It’s Time to Stop Talking About Millennials

The latest generational cohort to emerge is defined by experience not just biology

A few weeks ago, a middle-aged friend joked to some office colleagues that he found millennials frustrating to handle — “until you have to convert a PDF file into a word document”.

An actual millennial — normally defined as someone born between the early 1980s and 1996 — was furious. “I could do without the ageist jokes,” she wrote in an email. “In 10 years, [people] will see this as the equivalent as saying everyone hates blacks — until they need a basketball player.”

The row escalated. “This is the most entitled nonsense I have ever received from a colleague,” my middle-aged friend replied. “You should probably be more leery about calling a millennial’s feedback entitled nonsense,” the millennial retorted. It took some time until a sense of humour was restored.

On one level, this is almost funny. But it also highlights a bigger point: for better or worse, the advertising industry has been remarkably adept in recent years at persuading us to embrace the idea that there are distinct generational cohorts.

The concept first took off about 50 years ago, when economists and advertisers created the phrase “baby boomers” to refer to people born in the high-growth postwar years. Then came the “Generation X” moniker, for people (like me) born between the mid-1960s and 1980s. Most recently, the label “centennials” or “Generation Z” emerged, to describe those born after 1995.

However, it is the “millennial” (also known as “Generation Y”) tag that is most widely used today to define new political and social trends: Factiva data suggests that the term has appeared no fewer than 45,000 times in the global media in the past three months (four times as many as “baby boomers”.)

And it is the millennial label that tends to provoke the most tension: baby boomers and Gen X grumble that millennials are entitled and unfocused (or so the stereotype goes). Millennials retort that the older generation has created an economic mess, benefited from home ownership and pensions that they can only dream of, and that they have been forced to become more creative, resilient and socially minded as a result.

As this tussle plays out in offices everyday, a certain irony hangs over the debate.

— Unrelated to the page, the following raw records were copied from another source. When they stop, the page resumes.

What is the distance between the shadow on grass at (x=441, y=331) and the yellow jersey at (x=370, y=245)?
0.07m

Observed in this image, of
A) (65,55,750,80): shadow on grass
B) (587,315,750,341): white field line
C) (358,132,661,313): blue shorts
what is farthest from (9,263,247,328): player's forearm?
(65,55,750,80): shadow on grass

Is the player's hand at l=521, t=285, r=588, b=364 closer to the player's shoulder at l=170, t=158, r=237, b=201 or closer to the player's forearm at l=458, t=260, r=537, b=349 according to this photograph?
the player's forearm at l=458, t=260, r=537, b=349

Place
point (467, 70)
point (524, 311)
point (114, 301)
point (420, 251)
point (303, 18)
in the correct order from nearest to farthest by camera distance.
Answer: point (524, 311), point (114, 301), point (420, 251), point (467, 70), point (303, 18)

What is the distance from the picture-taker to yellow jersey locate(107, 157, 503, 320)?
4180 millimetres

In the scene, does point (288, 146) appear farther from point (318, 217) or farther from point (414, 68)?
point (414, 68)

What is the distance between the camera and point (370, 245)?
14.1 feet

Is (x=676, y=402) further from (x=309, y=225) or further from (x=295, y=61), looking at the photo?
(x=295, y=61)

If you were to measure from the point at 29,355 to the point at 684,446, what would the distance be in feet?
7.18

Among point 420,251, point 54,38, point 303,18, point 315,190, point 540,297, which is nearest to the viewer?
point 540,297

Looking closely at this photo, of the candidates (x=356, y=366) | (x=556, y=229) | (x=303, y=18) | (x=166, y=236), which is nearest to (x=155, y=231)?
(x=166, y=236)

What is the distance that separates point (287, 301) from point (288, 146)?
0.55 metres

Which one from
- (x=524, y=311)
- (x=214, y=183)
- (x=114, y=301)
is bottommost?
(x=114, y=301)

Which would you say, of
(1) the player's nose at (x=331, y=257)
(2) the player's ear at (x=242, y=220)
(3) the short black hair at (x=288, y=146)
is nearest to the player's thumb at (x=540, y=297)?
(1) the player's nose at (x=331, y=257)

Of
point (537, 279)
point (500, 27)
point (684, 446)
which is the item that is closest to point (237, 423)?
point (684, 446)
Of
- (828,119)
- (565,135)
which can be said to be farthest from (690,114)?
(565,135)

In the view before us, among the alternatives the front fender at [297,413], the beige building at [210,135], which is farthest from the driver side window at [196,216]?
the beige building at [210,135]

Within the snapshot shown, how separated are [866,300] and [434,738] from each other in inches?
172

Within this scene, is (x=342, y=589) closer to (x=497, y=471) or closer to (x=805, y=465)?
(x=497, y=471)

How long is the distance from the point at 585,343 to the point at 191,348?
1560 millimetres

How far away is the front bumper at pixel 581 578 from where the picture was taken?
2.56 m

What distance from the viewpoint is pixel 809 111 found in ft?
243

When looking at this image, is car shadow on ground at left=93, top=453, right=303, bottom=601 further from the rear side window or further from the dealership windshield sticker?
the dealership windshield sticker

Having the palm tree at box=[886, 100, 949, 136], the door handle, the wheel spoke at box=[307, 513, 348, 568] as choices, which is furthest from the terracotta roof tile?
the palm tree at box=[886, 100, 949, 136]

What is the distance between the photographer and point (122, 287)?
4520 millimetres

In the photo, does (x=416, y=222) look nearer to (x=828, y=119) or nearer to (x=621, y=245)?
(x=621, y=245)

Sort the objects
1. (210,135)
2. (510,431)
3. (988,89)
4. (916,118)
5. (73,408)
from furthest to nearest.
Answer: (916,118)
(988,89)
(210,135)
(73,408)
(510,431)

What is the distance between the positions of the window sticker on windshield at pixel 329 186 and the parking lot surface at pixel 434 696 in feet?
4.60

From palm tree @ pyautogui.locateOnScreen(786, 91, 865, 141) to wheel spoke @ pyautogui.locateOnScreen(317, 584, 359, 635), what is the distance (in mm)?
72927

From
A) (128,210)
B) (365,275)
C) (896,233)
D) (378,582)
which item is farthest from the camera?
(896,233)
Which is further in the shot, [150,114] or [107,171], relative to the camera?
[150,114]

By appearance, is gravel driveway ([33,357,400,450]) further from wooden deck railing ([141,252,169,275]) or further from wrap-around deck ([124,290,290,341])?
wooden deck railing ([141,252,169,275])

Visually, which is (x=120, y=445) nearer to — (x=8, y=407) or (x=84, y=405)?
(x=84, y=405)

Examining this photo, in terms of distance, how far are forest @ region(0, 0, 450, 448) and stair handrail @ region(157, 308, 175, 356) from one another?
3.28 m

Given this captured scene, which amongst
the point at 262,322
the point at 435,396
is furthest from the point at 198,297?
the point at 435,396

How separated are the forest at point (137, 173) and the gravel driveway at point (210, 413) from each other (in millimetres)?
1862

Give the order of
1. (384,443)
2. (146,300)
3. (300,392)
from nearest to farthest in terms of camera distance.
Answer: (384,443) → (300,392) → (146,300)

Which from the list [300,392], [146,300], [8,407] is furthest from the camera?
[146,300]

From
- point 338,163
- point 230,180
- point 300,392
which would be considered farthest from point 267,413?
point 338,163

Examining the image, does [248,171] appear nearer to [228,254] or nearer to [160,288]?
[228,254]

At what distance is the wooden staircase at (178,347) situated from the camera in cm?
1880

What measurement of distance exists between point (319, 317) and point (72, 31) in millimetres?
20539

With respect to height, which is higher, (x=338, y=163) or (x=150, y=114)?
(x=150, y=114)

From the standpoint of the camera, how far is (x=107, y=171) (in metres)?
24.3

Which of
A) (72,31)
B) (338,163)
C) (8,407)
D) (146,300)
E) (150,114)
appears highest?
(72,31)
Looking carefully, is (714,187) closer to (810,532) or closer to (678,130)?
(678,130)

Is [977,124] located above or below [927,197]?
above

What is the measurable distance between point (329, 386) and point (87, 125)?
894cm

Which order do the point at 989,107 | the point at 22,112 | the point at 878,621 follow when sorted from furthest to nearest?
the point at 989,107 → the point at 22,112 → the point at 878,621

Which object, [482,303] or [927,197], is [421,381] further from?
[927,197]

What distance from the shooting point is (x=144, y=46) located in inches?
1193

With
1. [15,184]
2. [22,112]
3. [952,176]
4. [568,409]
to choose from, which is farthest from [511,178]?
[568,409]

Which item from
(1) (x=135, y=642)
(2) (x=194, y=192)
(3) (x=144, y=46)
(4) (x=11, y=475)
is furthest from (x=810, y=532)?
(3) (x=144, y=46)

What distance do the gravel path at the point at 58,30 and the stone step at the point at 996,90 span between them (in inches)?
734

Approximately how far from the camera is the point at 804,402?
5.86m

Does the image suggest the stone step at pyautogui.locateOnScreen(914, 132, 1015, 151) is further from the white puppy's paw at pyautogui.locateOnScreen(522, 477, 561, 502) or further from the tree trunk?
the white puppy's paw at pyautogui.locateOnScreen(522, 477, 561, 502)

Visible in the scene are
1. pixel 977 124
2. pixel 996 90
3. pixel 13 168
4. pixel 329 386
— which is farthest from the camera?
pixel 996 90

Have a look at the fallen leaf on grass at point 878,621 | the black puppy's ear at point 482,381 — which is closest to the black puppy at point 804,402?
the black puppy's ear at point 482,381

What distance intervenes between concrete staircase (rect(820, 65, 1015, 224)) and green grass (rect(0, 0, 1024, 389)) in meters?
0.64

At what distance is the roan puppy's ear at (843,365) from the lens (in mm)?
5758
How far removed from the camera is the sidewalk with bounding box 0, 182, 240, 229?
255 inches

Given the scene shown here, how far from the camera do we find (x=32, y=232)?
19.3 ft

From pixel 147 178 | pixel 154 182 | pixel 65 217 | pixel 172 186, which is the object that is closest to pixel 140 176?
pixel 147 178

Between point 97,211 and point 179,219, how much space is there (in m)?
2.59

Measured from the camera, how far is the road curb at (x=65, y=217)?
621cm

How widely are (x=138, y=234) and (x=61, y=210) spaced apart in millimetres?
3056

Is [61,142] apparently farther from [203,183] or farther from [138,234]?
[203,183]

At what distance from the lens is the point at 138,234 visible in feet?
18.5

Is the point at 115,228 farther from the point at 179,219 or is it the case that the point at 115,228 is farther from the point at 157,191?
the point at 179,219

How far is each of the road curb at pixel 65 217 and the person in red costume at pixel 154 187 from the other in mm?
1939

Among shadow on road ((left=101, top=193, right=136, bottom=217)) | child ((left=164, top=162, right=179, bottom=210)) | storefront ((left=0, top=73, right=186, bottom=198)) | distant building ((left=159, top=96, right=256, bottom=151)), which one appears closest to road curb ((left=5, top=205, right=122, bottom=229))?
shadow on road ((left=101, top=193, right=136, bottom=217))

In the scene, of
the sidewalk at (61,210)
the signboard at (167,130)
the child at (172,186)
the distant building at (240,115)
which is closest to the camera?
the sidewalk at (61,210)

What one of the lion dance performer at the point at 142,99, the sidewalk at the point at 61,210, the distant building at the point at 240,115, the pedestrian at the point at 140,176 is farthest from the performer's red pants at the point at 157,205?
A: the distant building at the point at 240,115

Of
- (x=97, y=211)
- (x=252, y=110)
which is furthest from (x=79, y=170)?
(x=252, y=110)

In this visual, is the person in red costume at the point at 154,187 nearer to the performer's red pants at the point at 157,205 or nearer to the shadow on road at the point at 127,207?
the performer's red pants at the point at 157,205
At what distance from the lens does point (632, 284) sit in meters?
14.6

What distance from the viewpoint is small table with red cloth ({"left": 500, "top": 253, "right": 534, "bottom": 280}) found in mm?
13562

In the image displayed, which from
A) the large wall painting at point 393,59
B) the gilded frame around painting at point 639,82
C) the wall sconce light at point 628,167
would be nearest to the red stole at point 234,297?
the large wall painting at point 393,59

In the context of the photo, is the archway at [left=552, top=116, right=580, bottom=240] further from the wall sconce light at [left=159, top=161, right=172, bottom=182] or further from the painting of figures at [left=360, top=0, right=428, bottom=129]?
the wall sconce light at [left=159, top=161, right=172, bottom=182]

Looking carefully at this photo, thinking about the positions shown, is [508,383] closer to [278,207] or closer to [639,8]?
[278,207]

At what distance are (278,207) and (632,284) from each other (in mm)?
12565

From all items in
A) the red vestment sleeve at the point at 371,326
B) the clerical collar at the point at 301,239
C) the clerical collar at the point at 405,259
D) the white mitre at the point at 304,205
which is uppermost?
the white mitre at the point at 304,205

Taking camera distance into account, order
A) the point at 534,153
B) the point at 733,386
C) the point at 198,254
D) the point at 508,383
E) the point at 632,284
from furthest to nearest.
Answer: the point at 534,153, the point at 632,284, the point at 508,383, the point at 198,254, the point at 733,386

If you look closely at that millennial label, it is starting to look rather, dare I say, old, if not past its sell-by date — so much so, that some think it is actually time to stop talking about millennials altogether.

Take JWT, the advertising group. It recently did an extensive analysis of modern consumption patterns, identities and political affiliations. Unsurprisingly, it revealed big differences in behaviour and attitude between generations. But it also showed that millennials who are aged over 30 don’t think in a similar way to the younger millennials who are in their twenties.

If anything, the older millennials tend to identify more with the younger Generation X, particularly since Gen X is refusing to “grow old” like their forerunners. So JWT suggests we need to split millennials into two groups: the “true” millennials and a new class of “xennials”, or those born in the late 1970s and early 1980s.

“A new generational cohort is emerging, and it’s one to which marketers need to pay attention,” the research paper, called The New Adulthood, observes, noting that other advertisers have proposed different names to describe this group, such as the “Oregon Trail” generation (after a popular 1990s video game) or “Generation Catalano” (after a character in My So-Called Life, a teen drama from the same era).

“[Xennials] grew up with technology, but aren’t necessarily digital natives,” JWT says. “They were disillusioned, but not completely shattered, by the recession. They redefined family life . . . and popularised so much of today’s hipster culture.”

Part of me is tempted to say, “Who cares?” As anthropologists have pointed out, even the concepts of “child”, “teenager”, “adult” and “pensioner” are shaped as much by culture as biology. It is no surprise that our modern classifications are fluid too.

But what is interesting about this debate is the factors that are being used to define groups. In most past societies studied by anthropologists, age cohorts were defined by whether people were potentially fertile or not, and whether they were married and had children. In the 20th century, classification revolved around issues such as education, legal rights and pensions. The landmarks that advertisers use today are different, ranging from technology (was someone born a digital native or not?) to financial insecurity (did they live through the 2008 crisis?) to historical events (did they witness the collapse of the Soviet Union?). “Age” is defined through experiences rather than just biology alone.

So the next time you hear somebody arguing about millennials, tell them they should really be talking about xennials instead. No, that probably won’t stop inter-generational spats but it might make us rethink the subjective nature of all our labels, including teenager and pensioner. And as those xennials turn 40, they may well be sniping at the millennials too — or at the centennials, who could be creating waves of their own.